What was meant to be the highlight of the week in terms of macro news will no longer be released on Friday, with the latest non-farm payrolls report delayed due to the US government shutdown.

JD Wetherspoon

Source: Sharecast

The latest jobless claims figures were also not released on Thursday due to the shutdown.

David Morrison, senior market analyst at Trade Nation, said: "This means that vital data on the state of the US labour market will now be missing. This can only make life harder for the Federal Reserve ahead of its next monetary policy meeting at the end of this month.

"The Fed has made it clear recently that it is concerned about the jobs market following two disastrous BLS payroll reports along with some thumping negative revisions."

On Wednesday, data from ADP showed that US private sector employment unexpectedly fell in September.

Employment declined by 32,000 from August, versus expectations for a 45,000 increase. Meanwhile, the August figure was revised to show that 3,000 jobs were lost rather than 54,000 created.

Small businesses with fewer than 50 employees shed 40,000 jobs, while medium businesses with between 50 and 499 employees lost 20,000 jobs. Large business with more than 500 employees added 33,000 jobs.

The service sector saw a 28,000 drop in jobs, while the goods-producing sector shed 3,000 jobs.

Morrison pointed out that investors responded positively to the data, working on the assumption that "bad news is good news".

"The theory behind it is that the Fed is now more likely to cut rates twice before year-end due to growing concerns about the state of the labour market," he said. "That may be the case. But it could also mean that the central bank holds off from cutting this month if FOMC members feel they have a lack of clarity, given the missing data releases."

On the corporate front, full-year results are due from pub chain JD Wetherspoon.

Derren Nathan, head of equity analysis at Hargreaves Lansdown, said: "JD Wetherspoon has been resilient this year, and expects to post like-for-like sales growth of around 5.1% in final results next week. However, the additional cost burden from higher wages and taxes means that profit growth is proving harder to come by. Analyst forecasts imply that operating profit has flatlined at around £140 million.
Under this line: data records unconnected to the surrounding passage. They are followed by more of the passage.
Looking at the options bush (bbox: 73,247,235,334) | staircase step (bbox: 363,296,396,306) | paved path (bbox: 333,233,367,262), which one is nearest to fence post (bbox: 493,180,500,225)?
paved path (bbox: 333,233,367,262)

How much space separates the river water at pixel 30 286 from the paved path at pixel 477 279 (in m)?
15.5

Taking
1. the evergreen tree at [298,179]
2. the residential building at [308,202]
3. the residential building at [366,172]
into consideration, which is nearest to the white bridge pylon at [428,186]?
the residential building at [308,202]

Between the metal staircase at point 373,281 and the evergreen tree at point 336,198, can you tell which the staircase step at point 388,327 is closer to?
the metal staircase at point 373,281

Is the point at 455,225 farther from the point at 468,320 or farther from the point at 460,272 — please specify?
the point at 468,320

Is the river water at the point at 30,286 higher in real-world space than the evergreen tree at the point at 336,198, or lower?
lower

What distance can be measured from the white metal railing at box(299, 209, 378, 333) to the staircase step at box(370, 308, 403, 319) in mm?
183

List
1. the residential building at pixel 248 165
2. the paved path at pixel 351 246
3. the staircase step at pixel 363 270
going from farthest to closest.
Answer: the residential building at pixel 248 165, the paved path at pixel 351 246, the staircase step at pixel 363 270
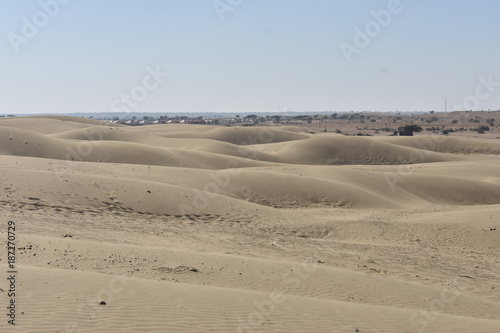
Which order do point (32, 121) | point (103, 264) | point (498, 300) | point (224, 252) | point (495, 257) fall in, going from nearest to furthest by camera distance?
1. point (103, 264)
2. point (498, 300)
3. point (224, 252)
4. point (495, 257)
5. point (32, 121)

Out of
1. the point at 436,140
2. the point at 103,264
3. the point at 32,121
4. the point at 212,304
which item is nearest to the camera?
the point at 212,304

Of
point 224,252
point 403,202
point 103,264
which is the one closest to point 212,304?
point 103,264

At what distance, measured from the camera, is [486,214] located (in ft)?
67.2

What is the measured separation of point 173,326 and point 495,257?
1260cm

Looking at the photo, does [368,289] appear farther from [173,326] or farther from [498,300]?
[173,326]

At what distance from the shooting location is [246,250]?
15.2 metres
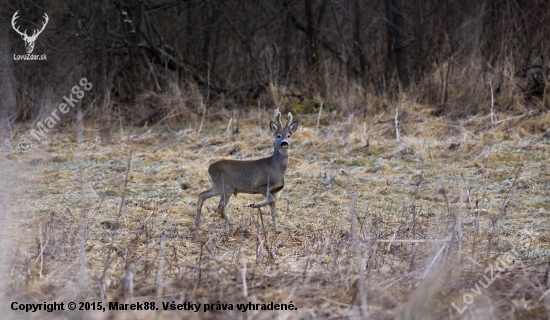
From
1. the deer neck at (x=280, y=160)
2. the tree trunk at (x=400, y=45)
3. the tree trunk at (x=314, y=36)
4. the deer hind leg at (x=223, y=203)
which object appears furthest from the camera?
the tree trunk at (x=314, y=36)

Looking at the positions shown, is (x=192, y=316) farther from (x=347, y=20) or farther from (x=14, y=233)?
(x=347, y=20)

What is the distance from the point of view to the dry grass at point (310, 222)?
397 cm

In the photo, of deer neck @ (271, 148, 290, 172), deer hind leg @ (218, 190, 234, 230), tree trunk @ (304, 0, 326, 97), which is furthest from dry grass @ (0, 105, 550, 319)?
tree trunk @ (304, 0, 326, 97)

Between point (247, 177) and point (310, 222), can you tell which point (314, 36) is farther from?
point (310, 222)

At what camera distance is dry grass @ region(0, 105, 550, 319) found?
3.97m

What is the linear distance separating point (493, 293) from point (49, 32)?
41.3 ft

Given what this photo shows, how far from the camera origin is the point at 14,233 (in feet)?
20.6

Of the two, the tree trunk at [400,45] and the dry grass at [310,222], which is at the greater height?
the tree trunk at [400,45]

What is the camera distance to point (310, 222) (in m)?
6.98

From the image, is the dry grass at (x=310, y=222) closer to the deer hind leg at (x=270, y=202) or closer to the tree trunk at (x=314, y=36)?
the deer hind leg at (x=270, y=202)

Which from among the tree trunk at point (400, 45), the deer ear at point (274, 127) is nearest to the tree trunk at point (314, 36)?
the tree trunk at point (400, 45)

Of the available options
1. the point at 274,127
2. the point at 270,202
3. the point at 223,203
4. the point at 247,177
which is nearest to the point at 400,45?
the point at 274,127

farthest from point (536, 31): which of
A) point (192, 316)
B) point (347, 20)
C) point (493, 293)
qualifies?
point (192, 316)

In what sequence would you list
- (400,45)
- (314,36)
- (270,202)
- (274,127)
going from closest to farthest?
(270,202) < (274,127) < (400,45) < (314,36)
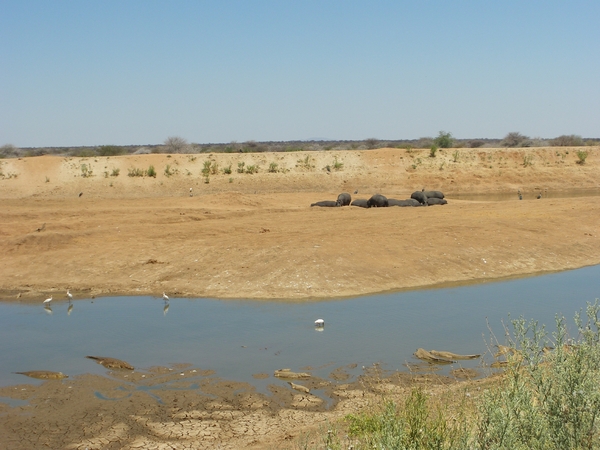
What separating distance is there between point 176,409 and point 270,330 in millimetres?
3611

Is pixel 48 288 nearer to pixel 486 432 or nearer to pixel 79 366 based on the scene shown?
pixel 79 366

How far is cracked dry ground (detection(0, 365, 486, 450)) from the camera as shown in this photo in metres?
7.00

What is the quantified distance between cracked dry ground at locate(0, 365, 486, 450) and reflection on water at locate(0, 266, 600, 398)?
37cm

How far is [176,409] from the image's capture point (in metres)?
7.85

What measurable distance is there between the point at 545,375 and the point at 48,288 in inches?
501

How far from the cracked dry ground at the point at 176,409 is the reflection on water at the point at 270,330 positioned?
369 millimetres

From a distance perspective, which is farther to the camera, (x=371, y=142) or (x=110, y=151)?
(x=371, y=142)

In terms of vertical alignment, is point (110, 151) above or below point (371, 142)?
below

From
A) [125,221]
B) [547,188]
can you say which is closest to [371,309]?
[125,221]

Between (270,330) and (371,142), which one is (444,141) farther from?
(270,330)

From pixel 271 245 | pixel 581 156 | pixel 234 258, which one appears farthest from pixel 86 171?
pixel 581 156

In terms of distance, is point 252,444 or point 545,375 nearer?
point 545,375

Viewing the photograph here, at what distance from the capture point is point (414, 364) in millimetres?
9367

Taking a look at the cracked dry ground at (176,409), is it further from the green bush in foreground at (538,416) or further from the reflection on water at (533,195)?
the reflection on water at (533,195)
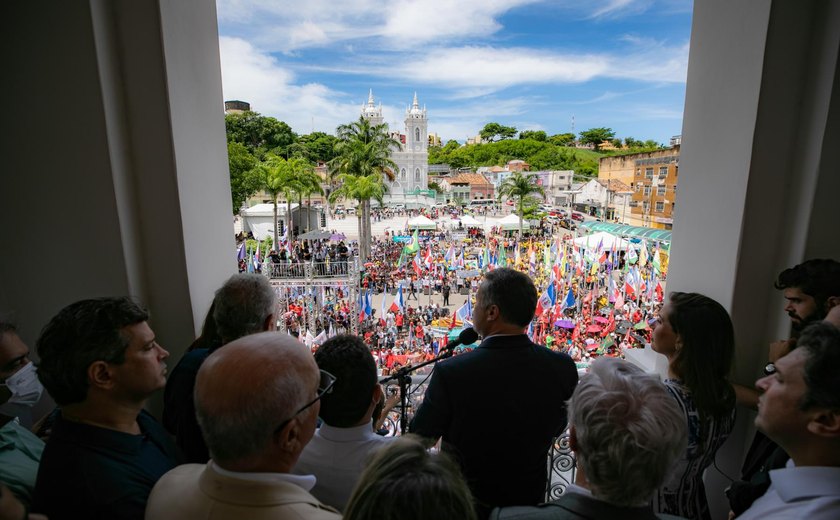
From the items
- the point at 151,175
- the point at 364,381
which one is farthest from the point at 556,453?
the point at 151,175

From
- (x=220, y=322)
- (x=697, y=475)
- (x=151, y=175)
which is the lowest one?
(x=697, y=475)

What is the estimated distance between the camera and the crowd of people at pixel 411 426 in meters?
0.77

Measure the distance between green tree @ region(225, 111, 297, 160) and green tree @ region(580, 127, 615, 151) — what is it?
52.6 m

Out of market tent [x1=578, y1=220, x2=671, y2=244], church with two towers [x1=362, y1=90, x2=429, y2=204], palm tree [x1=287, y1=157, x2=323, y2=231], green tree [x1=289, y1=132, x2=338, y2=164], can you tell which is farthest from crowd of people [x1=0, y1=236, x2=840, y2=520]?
green tree [x1=289, y1=132, x2=338, y2=164]

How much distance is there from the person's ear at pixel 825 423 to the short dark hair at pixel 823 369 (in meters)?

"Meanwhile, the company’s guided that net debt will land at around £720 million, up from £660 million a year earlier. It’s no surprise therefore that the market expects the recently re-introduced dividend to remain flat at 12p per share. But this can’t be assured.

"Attention will be firmly focussed on the outlook. Some signs of sluggishness in the pubs and restaurant sector are already evident in the early part of this year. Some think the group remains competitive, but challenging conditions could be exacerbated if the November budget reveals either further cost increases or a squeeze on spending power."